* Start Task material *

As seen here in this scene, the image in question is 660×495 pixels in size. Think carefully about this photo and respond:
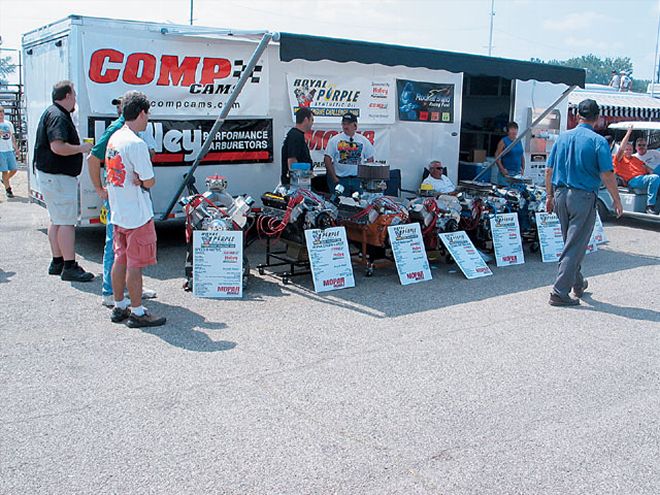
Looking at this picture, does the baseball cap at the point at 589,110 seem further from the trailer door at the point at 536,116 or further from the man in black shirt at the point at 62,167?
the trailer door at the point at 536,116

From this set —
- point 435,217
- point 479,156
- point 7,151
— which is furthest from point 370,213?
point 7,151

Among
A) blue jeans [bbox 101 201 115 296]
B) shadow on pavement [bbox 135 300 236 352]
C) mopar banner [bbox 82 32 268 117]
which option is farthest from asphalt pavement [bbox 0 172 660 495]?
mopar banner [bbox 82 32 268 117]

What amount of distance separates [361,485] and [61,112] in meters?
5.00

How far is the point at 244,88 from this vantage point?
8.88 meters

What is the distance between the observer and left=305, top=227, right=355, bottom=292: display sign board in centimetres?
688

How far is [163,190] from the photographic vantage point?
850 centimetres

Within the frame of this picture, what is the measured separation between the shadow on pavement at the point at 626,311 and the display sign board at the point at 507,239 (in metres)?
1.68

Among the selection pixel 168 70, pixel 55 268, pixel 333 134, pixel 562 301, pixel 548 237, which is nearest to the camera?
pixel 562 301

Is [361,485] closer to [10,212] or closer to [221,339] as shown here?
[221,339]

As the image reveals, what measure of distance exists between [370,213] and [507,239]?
2.10 meters

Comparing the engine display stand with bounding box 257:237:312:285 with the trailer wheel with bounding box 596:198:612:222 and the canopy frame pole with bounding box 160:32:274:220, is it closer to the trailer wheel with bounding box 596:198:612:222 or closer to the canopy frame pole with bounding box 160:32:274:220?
the canopy frame pole with bounding box 160:32:274:220

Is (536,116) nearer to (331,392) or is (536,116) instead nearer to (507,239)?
(507,239)

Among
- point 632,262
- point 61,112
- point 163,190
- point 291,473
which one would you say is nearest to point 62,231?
point 61,112

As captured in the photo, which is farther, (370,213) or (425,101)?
(425,101)
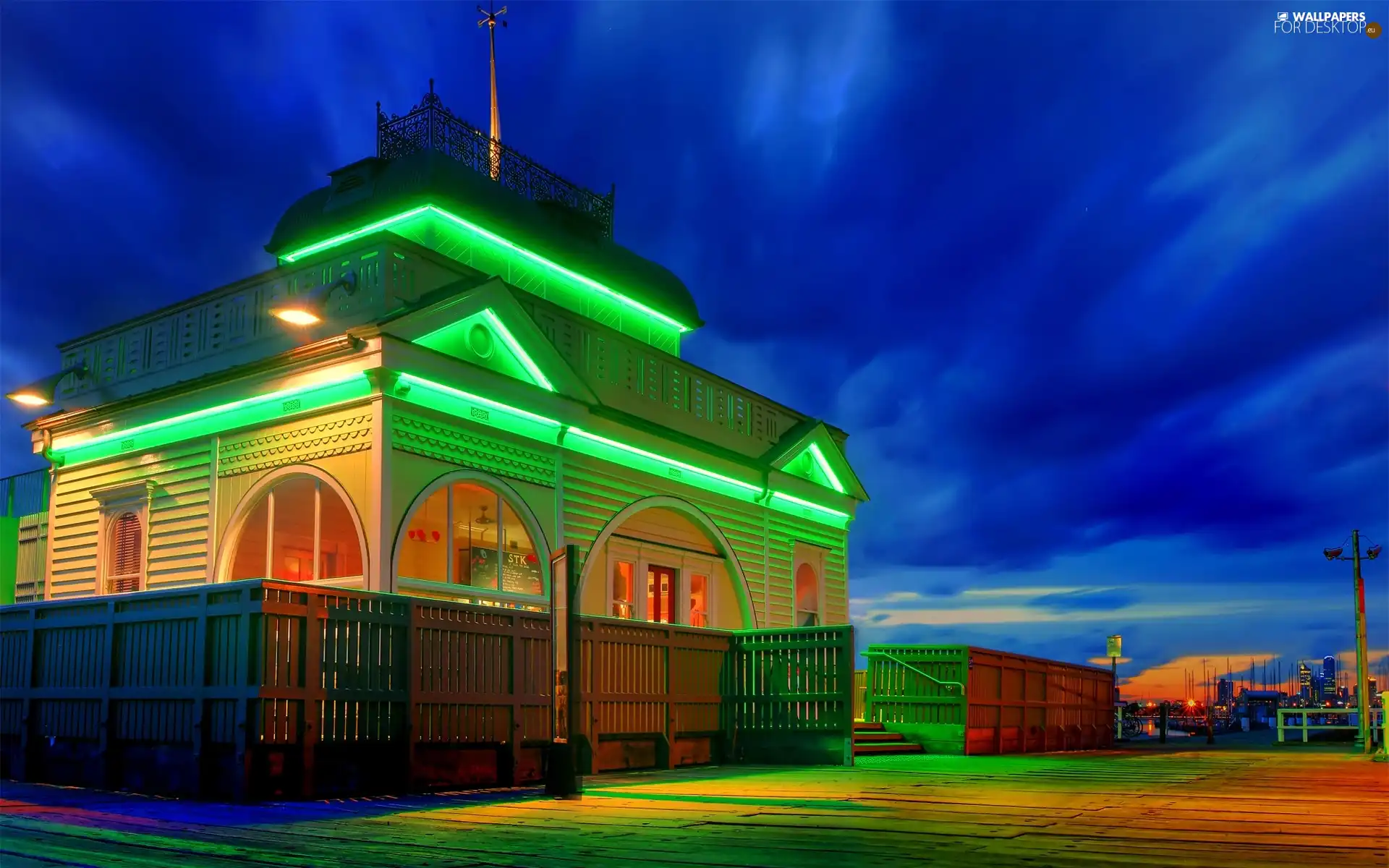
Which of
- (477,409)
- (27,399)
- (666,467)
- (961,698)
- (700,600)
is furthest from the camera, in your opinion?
(700,600)

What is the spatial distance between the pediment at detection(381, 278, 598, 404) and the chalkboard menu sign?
2.63m

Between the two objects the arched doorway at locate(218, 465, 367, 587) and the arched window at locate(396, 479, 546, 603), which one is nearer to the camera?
the arched doorway at locate(218, 465, 367, 587)

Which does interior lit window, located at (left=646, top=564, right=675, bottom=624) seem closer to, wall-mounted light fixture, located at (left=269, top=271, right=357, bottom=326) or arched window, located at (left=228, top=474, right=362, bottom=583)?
arched window, located at (left=228, top=474, right=362, bottom=583)

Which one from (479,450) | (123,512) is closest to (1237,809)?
(479,450)

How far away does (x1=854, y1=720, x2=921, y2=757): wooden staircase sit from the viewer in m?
19.8

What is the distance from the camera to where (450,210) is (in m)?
21.8

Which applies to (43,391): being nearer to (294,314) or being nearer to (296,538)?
(296,538)

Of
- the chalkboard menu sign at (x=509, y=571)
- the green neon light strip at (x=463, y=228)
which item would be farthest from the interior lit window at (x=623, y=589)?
the green neon light strip at (x=463, y=228)

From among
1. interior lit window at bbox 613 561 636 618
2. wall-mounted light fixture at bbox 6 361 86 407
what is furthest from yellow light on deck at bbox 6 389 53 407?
interior lit window at bbox 613 561 636 618

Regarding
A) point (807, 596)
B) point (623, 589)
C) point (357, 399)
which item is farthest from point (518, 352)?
point (807, 596)

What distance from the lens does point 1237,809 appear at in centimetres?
1005

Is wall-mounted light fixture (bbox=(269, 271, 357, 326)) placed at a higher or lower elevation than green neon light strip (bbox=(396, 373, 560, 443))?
higher

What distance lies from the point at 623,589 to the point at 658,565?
3.65 ft

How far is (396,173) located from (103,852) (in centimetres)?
1675
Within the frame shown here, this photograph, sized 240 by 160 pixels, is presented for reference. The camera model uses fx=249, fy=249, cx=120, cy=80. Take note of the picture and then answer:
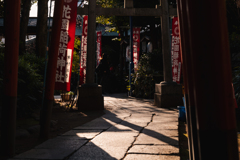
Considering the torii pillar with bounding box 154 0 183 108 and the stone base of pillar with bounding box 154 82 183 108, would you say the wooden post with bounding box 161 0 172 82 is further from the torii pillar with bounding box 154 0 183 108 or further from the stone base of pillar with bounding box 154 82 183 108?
the stone base of pillar with bounding box 154 82 183 108

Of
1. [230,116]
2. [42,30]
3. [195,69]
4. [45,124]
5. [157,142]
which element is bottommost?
Result: [157,142]

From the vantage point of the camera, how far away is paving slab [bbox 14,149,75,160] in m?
3.08

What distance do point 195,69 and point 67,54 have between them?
5.83 meters

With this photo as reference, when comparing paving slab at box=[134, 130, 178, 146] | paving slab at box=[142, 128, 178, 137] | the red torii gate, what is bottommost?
paving slab at box=[134, 130, 178, 146]

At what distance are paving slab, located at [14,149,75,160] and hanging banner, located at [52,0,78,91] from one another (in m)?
2.96

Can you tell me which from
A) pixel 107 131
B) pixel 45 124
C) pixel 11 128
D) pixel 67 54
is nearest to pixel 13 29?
pixel 11 128

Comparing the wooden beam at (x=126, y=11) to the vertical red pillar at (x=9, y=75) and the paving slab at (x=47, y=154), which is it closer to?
the vertical red pillar at (x=9, y=75)

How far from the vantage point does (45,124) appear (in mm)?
4230

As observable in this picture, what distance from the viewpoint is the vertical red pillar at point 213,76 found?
0.96 metres

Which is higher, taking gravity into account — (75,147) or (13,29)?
(13,29)

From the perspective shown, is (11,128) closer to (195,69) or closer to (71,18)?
(195,69)

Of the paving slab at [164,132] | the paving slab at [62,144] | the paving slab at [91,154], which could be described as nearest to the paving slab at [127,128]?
the paving slab at [164,132]

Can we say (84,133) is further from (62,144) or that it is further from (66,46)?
(66,46)

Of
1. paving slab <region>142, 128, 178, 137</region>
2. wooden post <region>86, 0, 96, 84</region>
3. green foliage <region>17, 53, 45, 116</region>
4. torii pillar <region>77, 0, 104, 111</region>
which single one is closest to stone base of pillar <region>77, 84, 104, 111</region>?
torii pillar <region>77, 0, 104, 111</region>
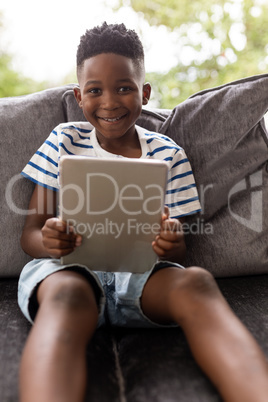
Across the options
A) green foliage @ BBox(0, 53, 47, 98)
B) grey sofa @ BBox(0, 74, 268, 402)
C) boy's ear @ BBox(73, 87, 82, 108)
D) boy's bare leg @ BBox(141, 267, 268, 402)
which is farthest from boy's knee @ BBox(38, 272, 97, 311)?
green foliage @ BBox(0, 53, 47, 98)

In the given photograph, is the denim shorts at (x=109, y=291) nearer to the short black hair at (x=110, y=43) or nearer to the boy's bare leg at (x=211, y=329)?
the boy's bare leg at (x=211, y=329)

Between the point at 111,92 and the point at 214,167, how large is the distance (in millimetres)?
366

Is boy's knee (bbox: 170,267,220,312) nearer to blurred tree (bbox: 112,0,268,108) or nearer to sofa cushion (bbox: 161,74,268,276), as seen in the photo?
sofa cushion (bbox: 161,74,268,276)

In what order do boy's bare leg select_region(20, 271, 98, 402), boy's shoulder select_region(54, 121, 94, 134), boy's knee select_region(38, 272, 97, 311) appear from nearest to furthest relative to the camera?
boy's bare leg select_region(20, 271, 98, 402)
boy's knee select_region(38, 272, 97, 311)
boy's shoulder select_region(54, 121, 94, 134)

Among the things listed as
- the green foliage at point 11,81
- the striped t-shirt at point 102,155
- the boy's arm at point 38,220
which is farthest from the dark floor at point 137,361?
the green foliage at point 11,81

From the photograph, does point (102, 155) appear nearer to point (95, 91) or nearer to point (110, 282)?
point (95, 91)

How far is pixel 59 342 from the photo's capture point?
735 millimetres

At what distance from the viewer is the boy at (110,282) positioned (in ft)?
2.31

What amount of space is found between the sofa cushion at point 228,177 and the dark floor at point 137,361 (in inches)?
7.3

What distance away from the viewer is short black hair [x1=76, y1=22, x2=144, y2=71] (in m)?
1.13

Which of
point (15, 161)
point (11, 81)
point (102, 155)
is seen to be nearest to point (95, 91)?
point (102, 155)

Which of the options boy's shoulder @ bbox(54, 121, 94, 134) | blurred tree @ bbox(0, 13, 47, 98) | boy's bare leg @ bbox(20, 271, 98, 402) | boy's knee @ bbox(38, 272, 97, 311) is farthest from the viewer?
blurred tree @ bbox(0, 13, 47, 98)

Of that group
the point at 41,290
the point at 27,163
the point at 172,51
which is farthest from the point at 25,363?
the point at 172,51

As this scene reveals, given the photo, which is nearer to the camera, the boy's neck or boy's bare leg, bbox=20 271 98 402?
boy's bare leg, bbox=20 271 98 402
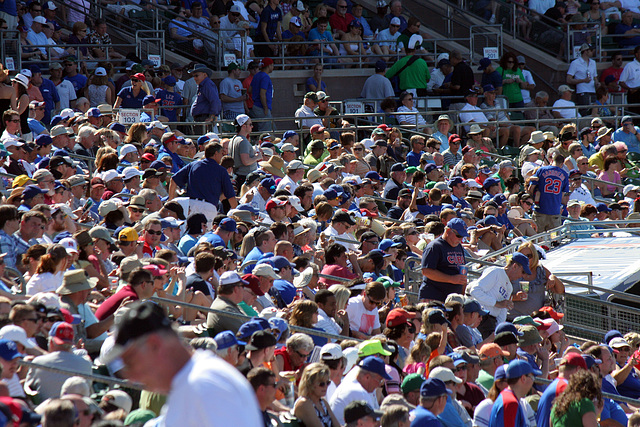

* End Task material *

Job.
Starting at the line containing "Among the things listed as" and continuing through the end of the material, reproduce those lines with every instance of "viewer" changed to "observer" and everything else left as is. Omit the pictures from your answer.

Exercise result.
Among the things listed as
- the green foliage at point 11,81
- the striped t-shirt at point 102,155
- the boy's arm at point 38,220
which is farthest from the dark floor at point 137,361?
the green foliage at point 11,81

From the photograph, does point (102, 155) appear nearer to point (95, 91) or nearer to point (110, 282)?
point (95, 91)

How far is pixel 59 342 from the photo's capture point?
735 millimetres

At what distance from the observer is the boy at (110,282) positioned (in ft)?
2.31

What amount of space is found between the sofa cushion at point 228,177 and the dark floor at point 137,361 (in inches)?
7.3

What distance away from the observer is short black hair [x1=76, y1=22, x2=144, y2=71] (in m)?
1.13

Which of
point (15, 161)
point (11, 81)
point (102, 155)
is seen to be nearest to point (95, 91)?
point (102, 155)

Which of the options boy's shoulder @ bbox(54, 121, 94, 134) | blurred tree @ bbox(0, 13, 47, 98) | boy's bare leg @ bbox(20, 271, 98, 402) | boy's knee @ bbox(38, 272, 97, 311) is farthest from the observer?
blurred tree @ bbox(0, 13, 47, 98)

Of that group
the point at 41,290
the point at 27,163
the point at 172,51
which is farthest from the point at 25,363?
the point at 172,51

As this scene reveals, given the photo, which is nearer to the camera, the boy's neck or boy's bare leg, bbox=20 271 98 402?
boy's bare leg, bbox=20 271 98 402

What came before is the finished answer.